Grade inflation that is.
A couple days ago, Brian Solomon '11 reprised his data-driven critique of grade inflation at Dartmouth (See Parts I, II, III, IV). I find it refreshing that he backs up his case with data (particularly data visualizations). What the figures lack, however, makes all the difference: the figures cannot show that grade inflation exists or that it should be addressed. Let me explain my reasoning.
Mr. Solomon writes that:
With the administration and faculty not paying attention, poor work has become mediocre, and mediocre has become good. That’s the academic world we live in now, and it shows us that a big first step in the grading battle would simply be to curb further inflation. We can worry about making grades more meaningful again after we’ve stopped the bleeding.
Such a claim requires a few conditions to be met that, as of yet, have not been. To argue against grade inflation, one must make the case that:
1. Grade inflation exists. This sounds obvious, but such a claim presents more challenges than one sees on the surface. To show grade inflation, one must show (a) that grades are rising, and (b) that this rise is a function of falling grade value.

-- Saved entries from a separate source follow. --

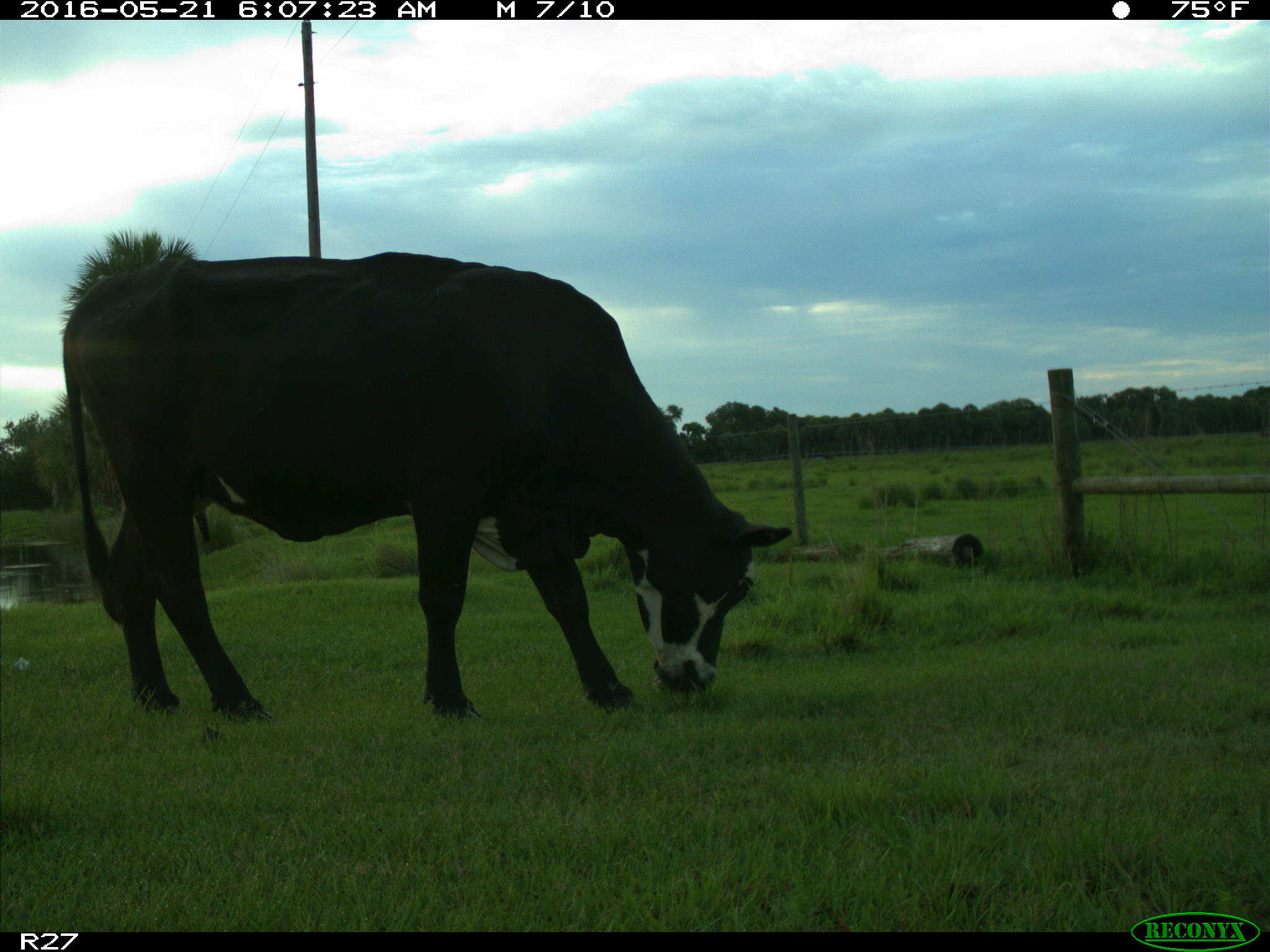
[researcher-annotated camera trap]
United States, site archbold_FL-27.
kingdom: Animalia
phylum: Chordata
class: Mammalia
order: Artiodactyla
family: Bovidae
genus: Bos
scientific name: Bos taurus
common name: domestic cow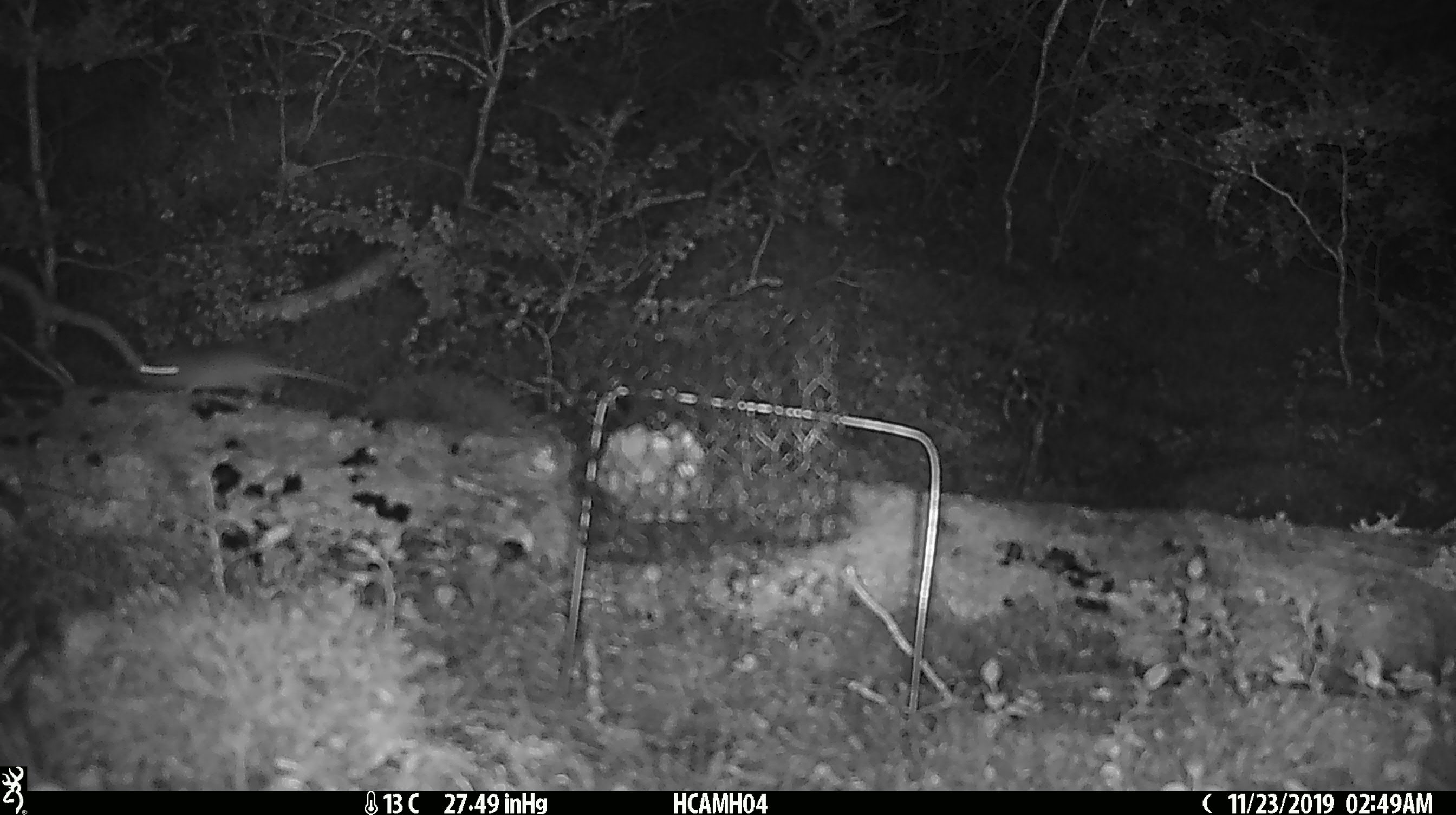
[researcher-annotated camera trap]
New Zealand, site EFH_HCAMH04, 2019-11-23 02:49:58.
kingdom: Animalia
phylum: Chordata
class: Mammalia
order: Rodentia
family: Muridae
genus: Mus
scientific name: Mus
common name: mouse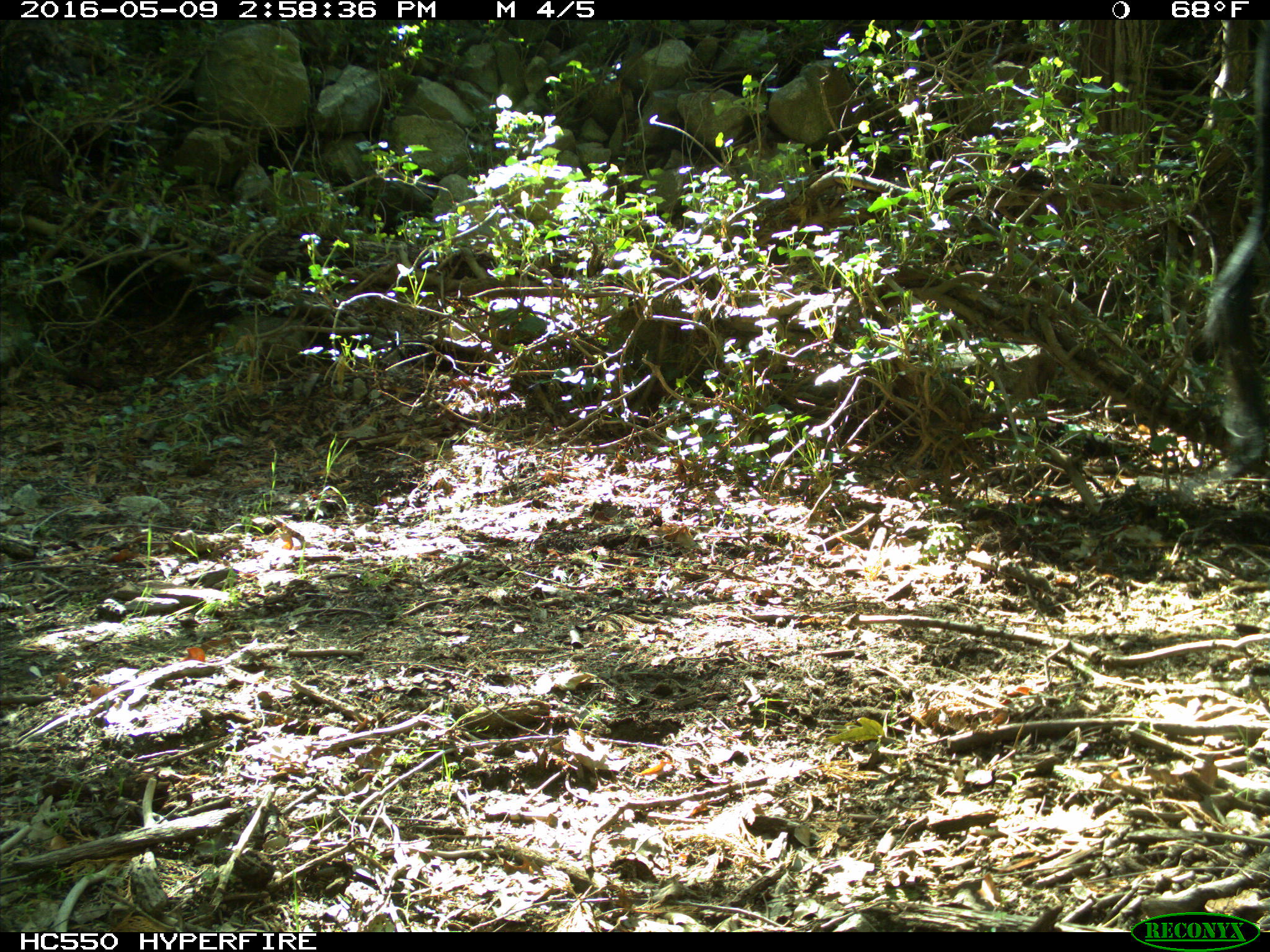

Mr. Solomon shows the first clearly: median grades are rising, and quickly. But is this really inflation? To borrow from economics, grade inflation really means grade devaluation; in other words, grade inflation means that students need exchange less quality work today for an "A" than they did three decades previous. Put another way, an "A" grade purchases less quality work than it would have in the past.
The alternative to grade devaluation is grade compression. According to this hypothesis, an "A" buys the same quality -- perhaps better quality -- work as it did in the past. The rise in grades is merely a function of a rising median quality of work. Since grades are retroactively immutable and naturally bounded (i.e. grade ϵ (0,4)), what some term grade "inflation" is actually the consequence of the grade distribution being compressed near the top of the grade space. Put another way: Dartmouth's students are abler, smarter, more driven or otherwise just do better quality work, on average, than they did in the past.
2. Grade inflation is a problem. Even if one can show that the College values grades less than before, one must then make the case that this marks a bad trend. Some argue (pdf) that it does: that harsher grading metrics push students to learn more, achieve more, and that it provides more opportunity to separate good students from middling ones. Others retort (pdf) that students suffer when the grading system fosters competitive, uncooperative or unpleasant working environments.
Mr. Solomon tries letting the data speak for itself, but rising grades do not a normative case make. He does show -- quite convincingly, I believe -- that grade discrepancies between departments pose a serious problem. Given that honors, Phi Beta Kappa and many other recognitions tend to be awarded on raw GPA, not performance relative to others in your department, one need seriously question the fairness of the current grading system.
Unfortunately, debates over grade inflation invoke ideology over the interest of students. Grade inflation has been a cause célèbre amongst conservative revolutionaries within the academy. Conservative commentators on life at the College (see Powerline and Dartblog for examples) tend to find rising grades most troubling. And as Harvey Mansfeld showed, grade inflation often gets implicated in a constellation of other issues, like diversity, political correctness and affirmative action.
Mr. Solomon has done a great job so far, but to discuss grade inflation at Dartmouth requires more work. The purpose of this exploratory post is to invite thoughts and comments on how we can extricate grade inflation from its ideological prison and discuss what grade inflation might mean for the future of the Dartmouth experience.